TX (Transaction) Locks 


In a database with a traditional memory-based lock manager, the process of locking a row would
resemble the following:
1.  Find the address of the row you want to lock.
2.  Get in line at the lock manager (which must be serialized, as it is a common in-
memory structure). 

3.  Lock the list.

4.  Search through the list to see if anyone else has locked this row.
5.  Create a new entry in the list to establish the fact that you have locked the row.
6.  Unlock the list.
Now that you have the row locked, you can modify it. Later, as you commit your changes, you must continue the procedure as follows:
1.  Get in line again.
2.  Lock the list of locks.
3.  Search through the list and release all of your locks.
4.  Unlock the list


  As you can see, the more locks acquired, the more time spent on this operation, both before and after modifying the data. Oracle does not do it that way. Oracle’s process looks like this:
1.  Find the address of the row you want to lock.
2.  Go to the row.
3.  Lock the row right there, right then—at the location of the row, not in a big list somewhere (waiting for the transaction that has it locked to end if it is already locked, unless you are using the NOWAIT option).


In Chapter 10 “Database Tables”, we’ll get into the details of the block format, but suffice it to say that at the top of a database block is some leading overhead space in which to store a transaction table for that block.

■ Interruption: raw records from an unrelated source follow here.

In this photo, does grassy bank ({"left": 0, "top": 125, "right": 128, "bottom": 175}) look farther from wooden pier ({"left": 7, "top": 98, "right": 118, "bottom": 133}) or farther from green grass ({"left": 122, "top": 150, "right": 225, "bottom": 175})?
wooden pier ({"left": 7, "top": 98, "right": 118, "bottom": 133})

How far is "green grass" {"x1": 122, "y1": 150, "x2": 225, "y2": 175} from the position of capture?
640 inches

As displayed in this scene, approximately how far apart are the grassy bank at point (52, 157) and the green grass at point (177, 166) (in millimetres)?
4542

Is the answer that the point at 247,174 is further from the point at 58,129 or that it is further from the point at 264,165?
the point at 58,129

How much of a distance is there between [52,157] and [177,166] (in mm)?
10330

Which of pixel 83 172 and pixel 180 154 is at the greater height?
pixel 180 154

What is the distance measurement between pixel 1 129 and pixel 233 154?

This transaction table contains an entry for each real transaction that has locked some data in that block. The size of this structure is controlled by two physical attribute parameters on the CREATE statement for an object:
•  INITRANS: The initial, preallocated size of this structure. This defaults to 2 for indexes and tables.
•  MAXTRANS: The maximum size to which this structure may grow. It defaults to  255 and has a minimum of 2 practically. In Oracle 10g and above, this setting has been deprecated, so it no longer applies. MAXTRANS is 255 regardless in that release and later.


Each block starts life with, by default, two transaction slots. The number of simultaneous active transactions that a block can ever have is constrained by the value of MAXTRANS and by the availability of space on the block. You may not be able to achieve 255 concurrent transactions on the block if there is
not sufficient space to grow this structure.

TM (DML Enqueue) Locks 

TM locks are used to ensure that the structure of a table is not altered while you are modifying its
contents. For example, if you have updated a table, you will acquire a TM lock on that table. This will
prevent another user from executing DROP or ALTER commands on that table. If another user attempts 
to perform DDL on the table while you have a TM lock on it, he’ll receive the following error message: 


drop table dept
           *
ERROR at line 1:
ORA-00054: resource busy and acquire with NOWAIT specified

DDL Locks 

  DDL locks are automatically placed against objects during a DDL operation to protect them from changes by other sessions. For example, if I perform the DDL operation ALTER TABLE T, the table T will in
general have an exclusive DDL lock placed against it, preventing other sessions from getting DDL locks 
and TM locks on this table.


There are three types of DDL locks:
•  Exclusive DDL locks: These prevent other sessions from gaining a DDL lock or TM (DML) lock themselves. This means that you may query a table during a DDL operation, but you may not modify it in any way.
•  Share DDL locks: These protect the structure of the referenced object against modification by other sessions, but allow modifications to the data.
•  Breakable parse locks: These allow an object, such as a query plan cached in the shared pool, to register its reliance on some other object. If you perform DDL against that object, Oracle will review the list of objects that have registered their dependence and invalidate them. Hence, these locks are breakable—they do not prevent the DDL from occurring.

Latches

  Latches are lightweight serialization devices used to coordinate multiuser access to shared data structures, objects, and files.